[RECORDS PROVIDED — start]

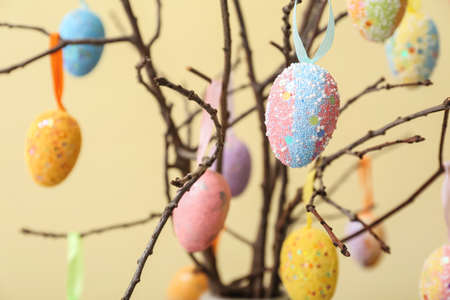 Composition with different Easter eggs hanging on tree branches against color background, closeupの写真素材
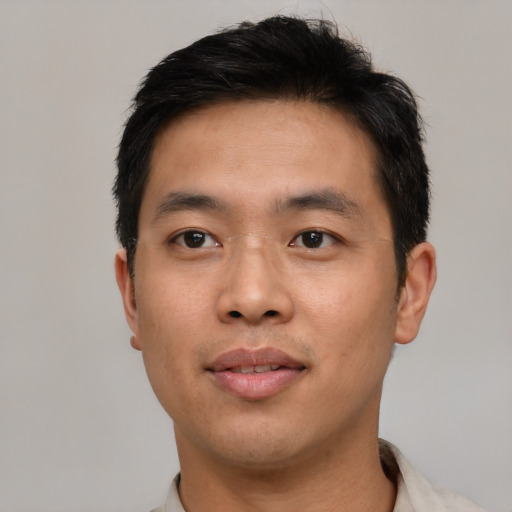 Neutral asian young-adult male with short  black hair and brown eyes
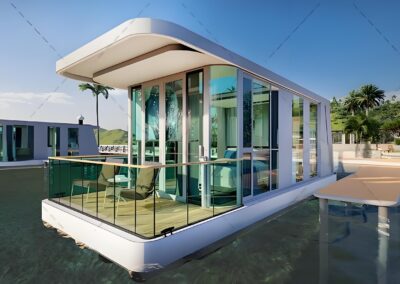 A modern, white floating house with glass walls is anchored near a tropical coastline. The house has a balcony with seating and nearby similar structures are visible in the background.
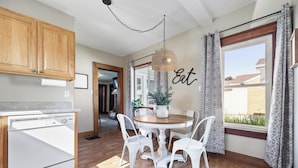 Una cocina con armarios de madera, un lavavajillas blanco, una mesa de comedor con cuatro sillas blancas y una lámpara colgante.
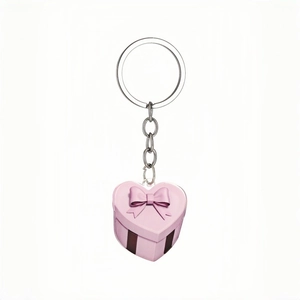 Pink heart-shaped gift box acrylic keychain with a bow and silver metal ring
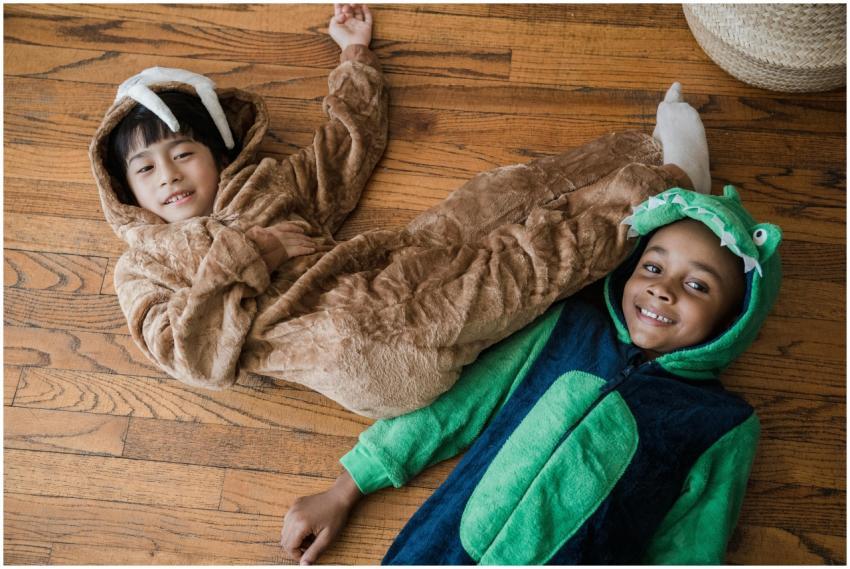 Two smiling children in animal onesies playing tog
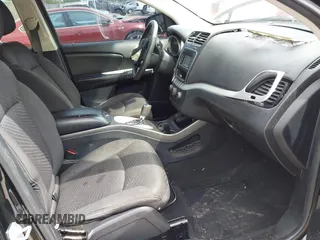 2015 Dodge Journey SXT with VIN 3C4PDCBB3FT577121, listed as a IAAI auction lot 41855712 with Not Provided miles and . Bid and sale history available at DreamBid. Image 5.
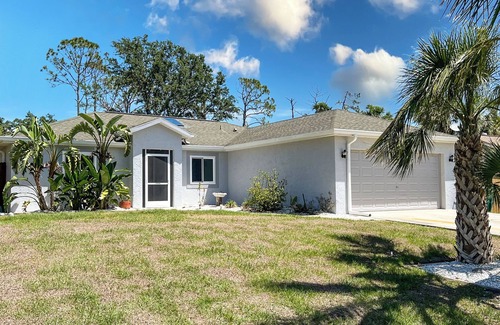 Port Charlotte House | Tropical Home With Waterfall, HotTub, Fenced Yard, Beachy Lounge Area & Pets!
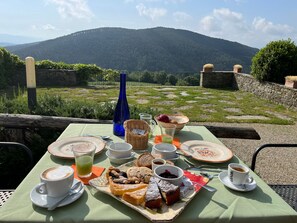 Une table dressée à l’extérieur, offrant une vue sur les montagnes, avec un panier de viennoiseries, des tasses de café et une bouteille d’eau.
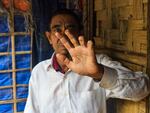 Badi Alom, age 62, says his fingers were cut after he was detained by the rebel Arakan Army when he went to a bazaar to buy fish for his family. He and his family now live in the Rohingya refugee settlement in Bangladesh.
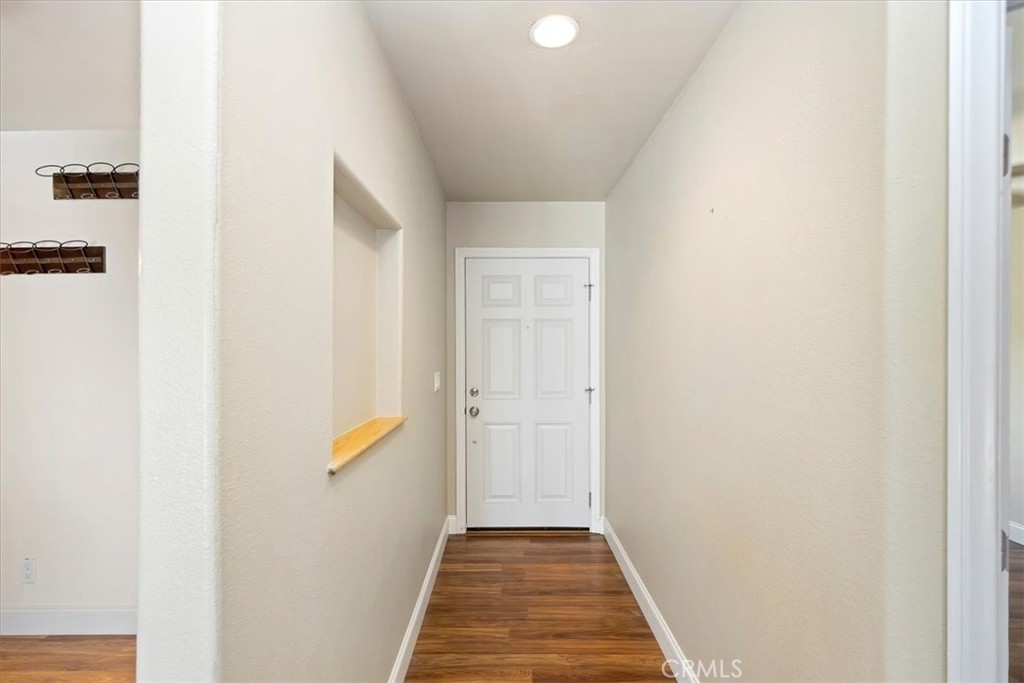 3112 Glenn Road Oceanside, CA 92056 - Photo 7 of 30 a view of a hallway with wooden floor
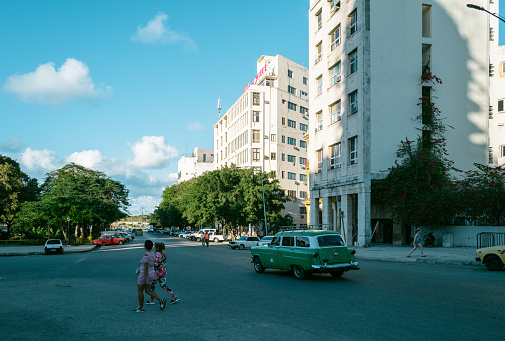 Havana, Cuba - December 10th 2022: Locals and tourists enjoying cuban daily life on the street of old Havana. Havana is one of the most unique places to visit for its time-capsuled buildings and cars and lifestyles.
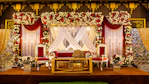 A beautiful wedding stage decorated with flowers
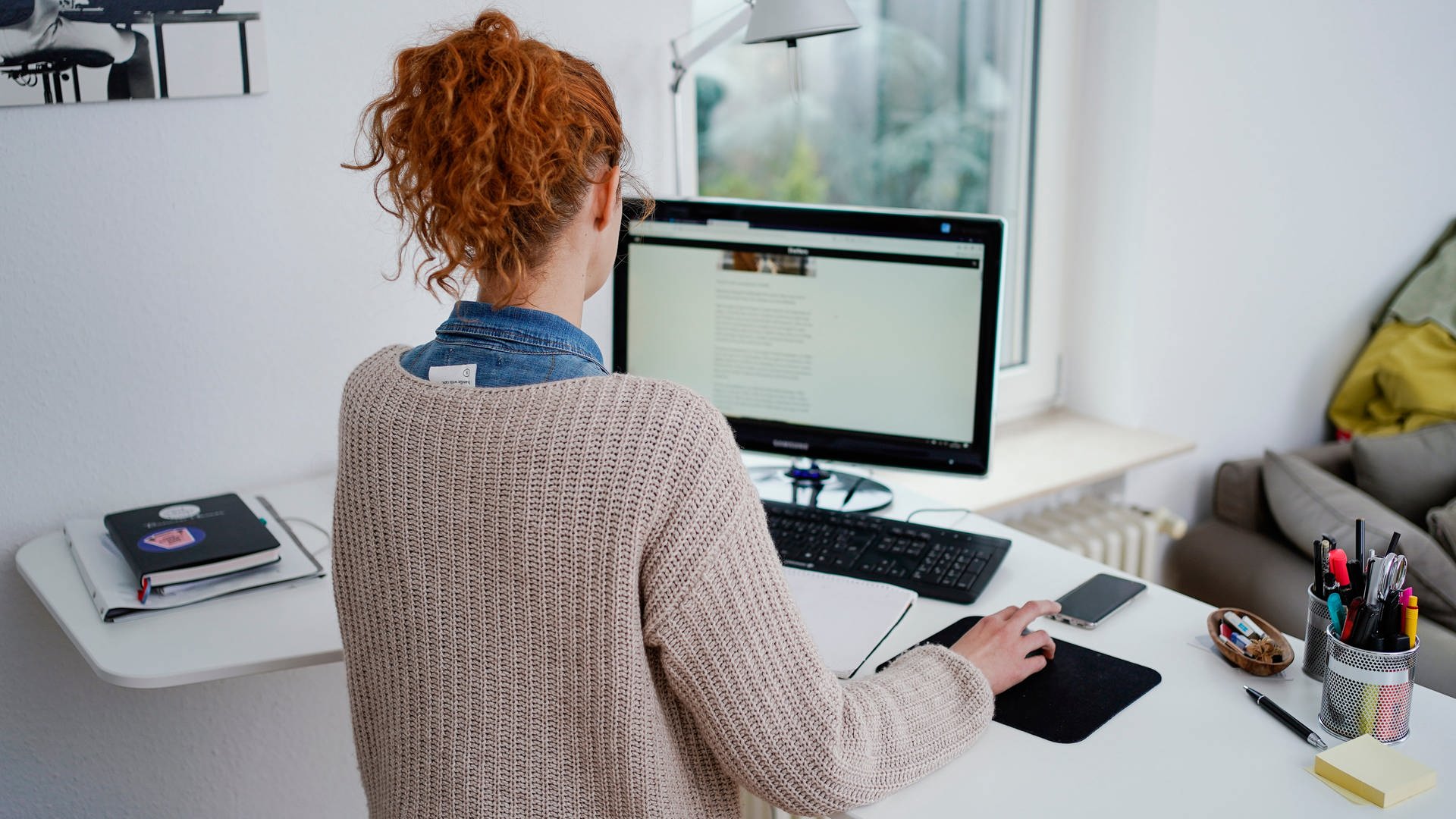 Eine Frau arbeitet in ihrer Wohnung vor einem Computer an einem Stehtisch. (Foto: dpa Bildfunk, picture alliance/dpa | Uwe Anspach)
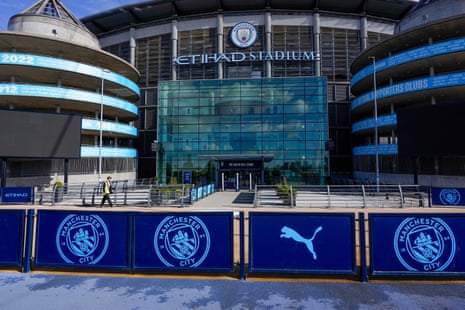 A photo of the front entrance of the Etihad Stadium in Manchester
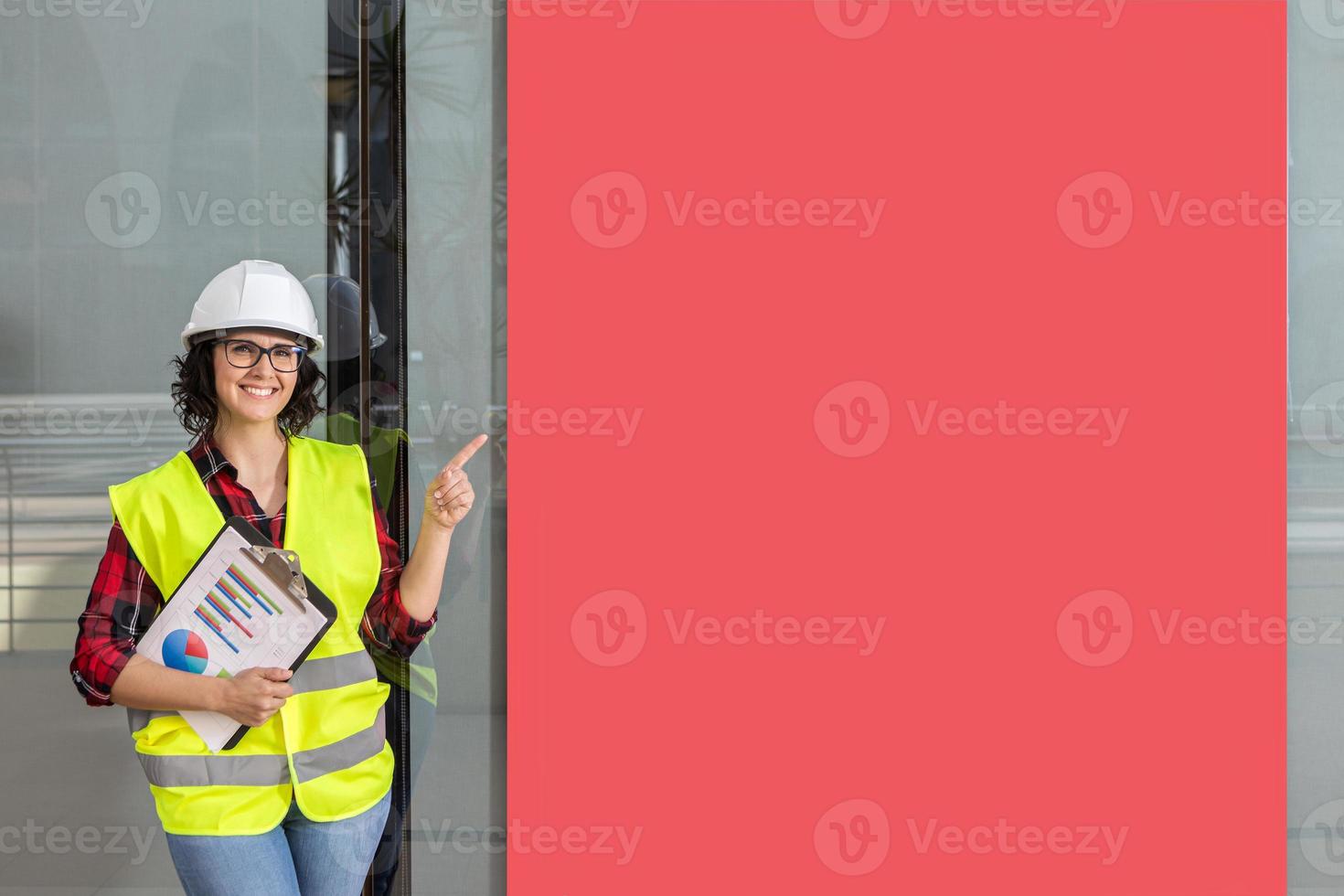 mujer trabajador con un chaleco y casco señalando un rojo póster foto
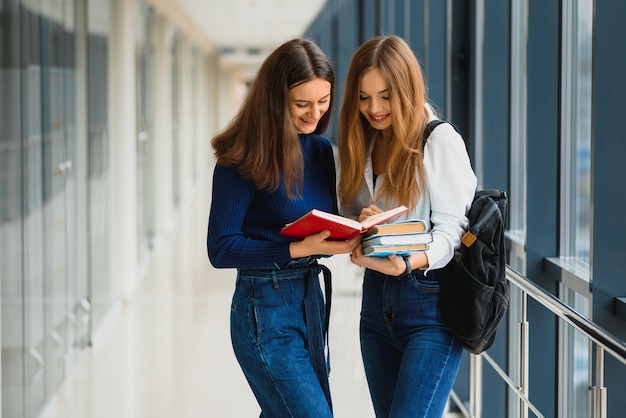Dos jóvenes estudiantes de pie con libros y bolsas en el pasillo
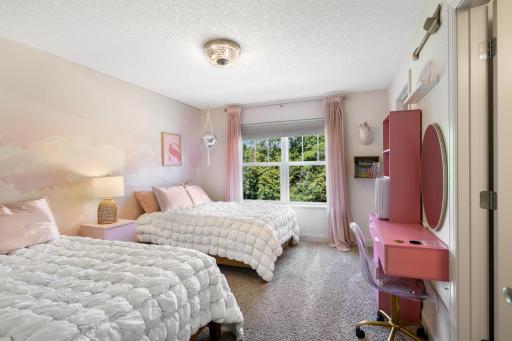 Bright and whimsical upper-level bedroom featuring a custom pastel cloud mural, updated crystal flush-mount light fixture, and a large window overlooking natural greenery.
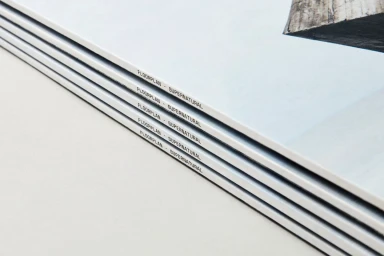 Close-up of a stacked stack of printed brochures with visible typography reading FLOORPLAN - SUPERNATURAL along the spine against a neutral background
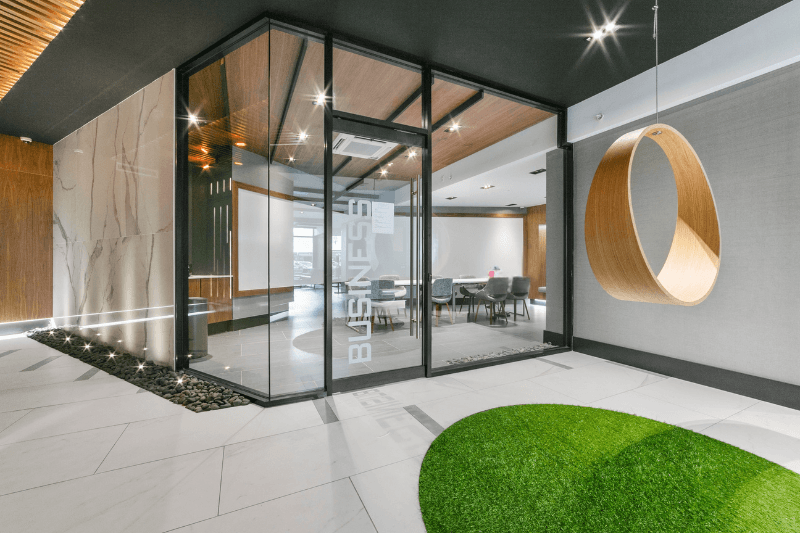 A modern office lobby with a glass wall and a green grass area.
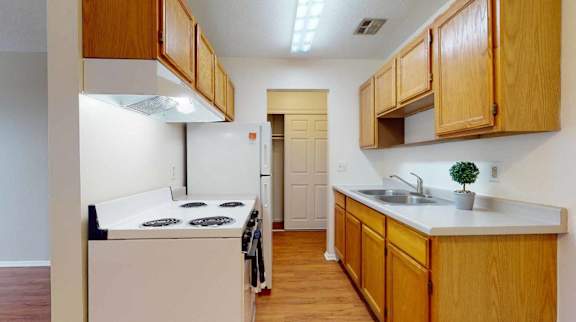 A kitchen with wooden cabinets and a white counter top.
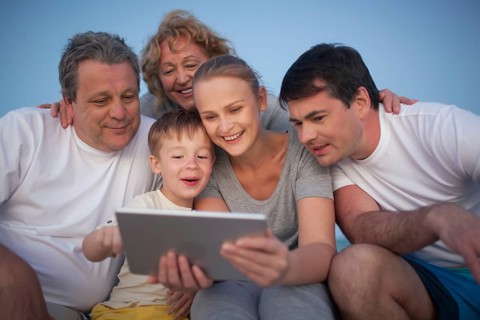 Happy big family having good time together. Grandparents and parents looking at the pad screen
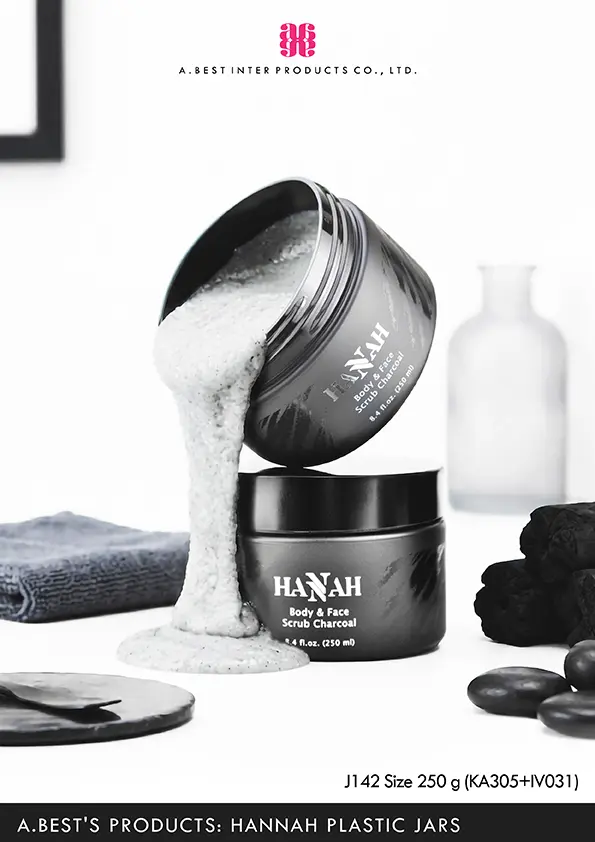 กระปุกสีดำด้านขนาด 250 g ฝาครอบอลูมิเนียมสีดำด้าน ของบริษัทเอ.เบสท์ อินเตอร์ โปรดักส์ จำกัด วางบนพื้นสีขาว ที่มีกระปุก ด้านบนเทเนื้อสครับสีเทาไหลลงมาโดนกระปุกด้านล่าง ซ้ายมือมีผ้าสีเทาเข้มวาง และขวามือมีถ่าน และหินสีดำ ด้านหลังกระปุกมีขวดโหลแก้ววางอยู่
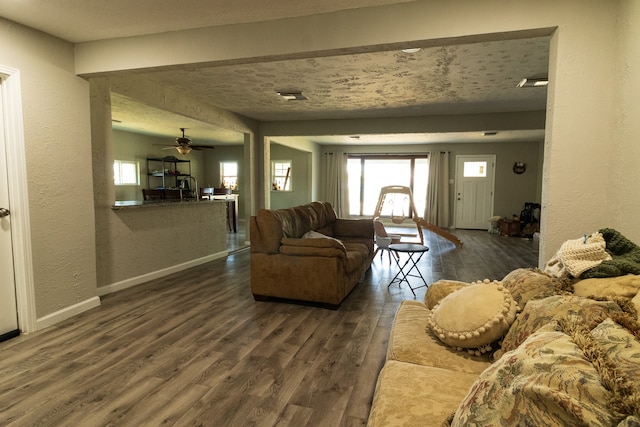 living room featuring dark hardwood / wood-style floors, beamed ceiling, and ceiling fan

[RECORDS PROVIDED — finish]

YOUR GOAL - All of the records should be output exactly as they stand, with pictures omitted.

RESULT OF THIS TASK -
 Composition with different Easter eggs hanging on tree branches against color background, closeupの写真素材
 Neutral asian young-adult male with short  black hair and brown eyes
 A modern, white floating house with glass walls is anchored near a tropical coastline. The house has a balcony with seating and nearby similar structures are visible in the background.
 Una cocina con armarios de madera, un lavavajillas blanco, una mesa de comedor con cuatro sillas blancas y una lámpara colgante.
 Pink heart-shaped gift box acrylic keychain with a bow and silver metal ring
 Two smiling children in animal onesies playing tog
 2015 Dodge Journey SXT with VIN 3C4PDCBB3FT577121, listed as a IAAI auction lot 41855712 with Not Provided miles and . Bid and sale history available at DreamBid. Image 5.
 Port Charlotte House | Tropical Home With Waterfall, HotTub, Fenced Yard, Beachy Lounge Area & Pets!
 Une table dressée à l’extérieur, offrant une vue sur les montagnes, avec un panier de viennoiseries, des tasses de café et une bouteille d’eau.
 Badi Alom, age 62, says his fingers were cut after he was detained by the rebel Arakan Army when he went to a bazaar to buy fish for his family. He and his family now live in the Rohingya refugee settlement in Bangladesh.
 3112 Glenn Road Oceanside, CA 92056 - Photo 7 of 30 a view of a hallway with wooden floor
 Havana, Cuba - December 10th 2022: Locals and tourists enjoying cuban daily life on the street of old Havana. Havana is one of the most unique places to visit for its time-capsuled buildings and cars and lifestyles.
 A beautiful wedding stage decorated with flowers
 Eine Frau arbeitet in ihrer Wohnung vor einem Computer an einem Stehtisch. (Foto: dpa Bildfunk, picture alliance/dpa | Uwe Anspach)
 A photo of the front entrance of the Etihad Stadium in Manchester
 mujer trabajador con un chaleco y casco señalando un rojo póster foto
Dos jóvenes estudiantes de pie con libros y bolsas en el pasillo
 Bright and whimsical upper-level bedroom featuring a custom pastel cloud mural, updated crystal flush-mount light fixture, and a large window overlooking natural greenery.
 Close-up of a stacked stack of printed brochures with visible typography reading FLOORPLAN - SUPERNATURAL along the spine against a neutral background
 A modern office lobby with a glass wall and a green grass area.
 A kitchen with wooden cabinets and a white counter top.
 Happy big family having good time together. Grandparents and parents looking at the pad screen
 กระปุกสีดำด้านขนาด 250 g ฝาครอบอลูมิเนียมสีดำด้าน ของบริษัทเอ.เบสท์ อินเตอร์ โปรดักส์ จำกัด วางบนพื้นสีขาว ที่มีกระปุก ด้านบนเทเนื้อสครับสีเทาไหลลงมาโดนกระปุกด้านล่าง ซ้ายมือมีผ้าสีเทาเข้มวาง และขวามือมีถ่าน และหินสีดำ ด้านหลังกระปุกมีขวดโหลแก้ววางอยู่
 living room featuring dark hardwood / wood-style floors, beamed ceiling, and ceiling fan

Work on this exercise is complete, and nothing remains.